Re: [RFC PATCH 0/3 v3] futex/sched: introduce FUTEX_SWAP operation
From: Jim Newsome
Date: Wed Mar 17 2021 - 13:58:58 EST
I'm not well versed in this part of the kernel (ok, any part, really),
but I wanted to chime in from a user perspective that I'm very
interested in this functionality.
We (Rob + Ryan + I, cc'd) are currently developing the second generation
of the Shadow simulator <https://shadow.github.io/>, which is used by
various researchers and the Tor Project. In this new architecture,
simulated network-application processes (such as tor, browsers, and web
servers) are each run as a native OS process, started by forking and
exec'ing its unmodified binary. We are interested in supporting large
simulations (e.g. 50k+ processes), and expect them to take on the order
of hours or even days to execute, so scalability and performance matters.
We've prototyped two mechanisms for controlling these simulated
processes, and a third hybrid mechanism that combines the two. I've
mentioned one of these (ptrace) in another thread ("do_wait: make
PIDTYPE_PID case O(1) instead of O(n)").
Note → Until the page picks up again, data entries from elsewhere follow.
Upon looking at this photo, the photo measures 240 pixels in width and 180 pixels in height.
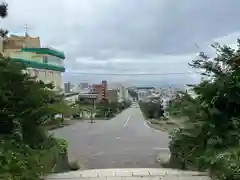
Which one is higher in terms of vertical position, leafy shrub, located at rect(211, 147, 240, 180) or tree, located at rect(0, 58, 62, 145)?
tree, located at rect(0, 58, 62, 145)

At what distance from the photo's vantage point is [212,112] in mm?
8500

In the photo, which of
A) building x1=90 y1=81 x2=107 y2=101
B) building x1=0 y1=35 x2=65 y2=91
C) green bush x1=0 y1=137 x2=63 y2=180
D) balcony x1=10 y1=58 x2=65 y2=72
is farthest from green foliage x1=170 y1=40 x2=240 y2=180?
building x1=90 y1=81 x2=107 y2=101

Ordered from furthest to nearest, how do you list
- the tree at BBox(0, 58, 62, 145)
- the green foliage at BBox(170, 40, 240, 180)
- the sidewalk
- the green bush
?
the tree at BBox(0, 58, 62, 145) < the green foliage at BBox(170, 40, 240, 180) < the sidewalk < the green bush

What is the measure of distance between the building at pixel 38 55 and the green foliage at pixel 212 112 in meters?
31.2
The other mechanism is to use
an LD_PRELOAD'd shim that implements the libc interface, and
communicates with Shadow via a syscall-like API over IPC.
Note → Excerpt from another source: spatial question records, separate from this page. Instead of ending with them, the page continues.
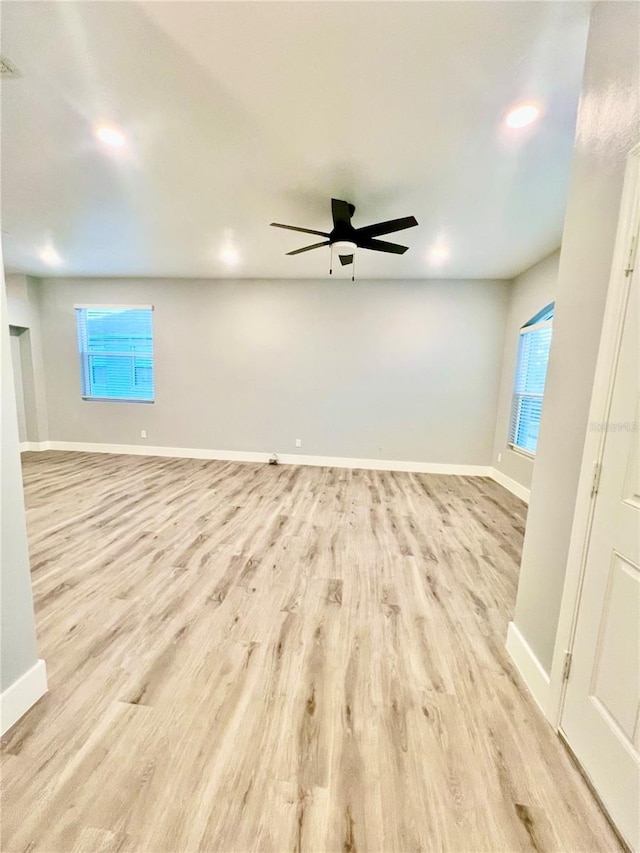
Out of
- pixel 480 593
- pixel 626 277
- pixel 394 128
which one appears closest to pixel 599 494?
pixel 626 277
So far the most performant version we've tried of this IPC is with a bit
of shared memory and a pair of semaphores. It looks much like the
example in Peter's proposal:
> a. T1: futex-wake T2, futex-wait
> b. T2: wakes, does what it has been woken to do
> c. T2: futex-wake T1, futex-wait
We've been able to get the switching costs down using CPU pinning and
SCHED_FIFO. Each physical CPU spends most of its time swapping back and
forth between a Shadow worker thread and an emulated process. Even so,
the new architecture is so far slower than the first generation of
Shadow, which multiplexes the simulated processes into its own handful
of OS processes (but is complex and fragile).
> With FUTEX_SWAP, steps a and c above can be reduced to one futex
> operation that runs 5-10 times faster.
IIUC the proposed primitives could let us further improve performance,
and perhaps drop some of the complexity of attempting to control the
scheduler via pinning and SCHED_FIFO.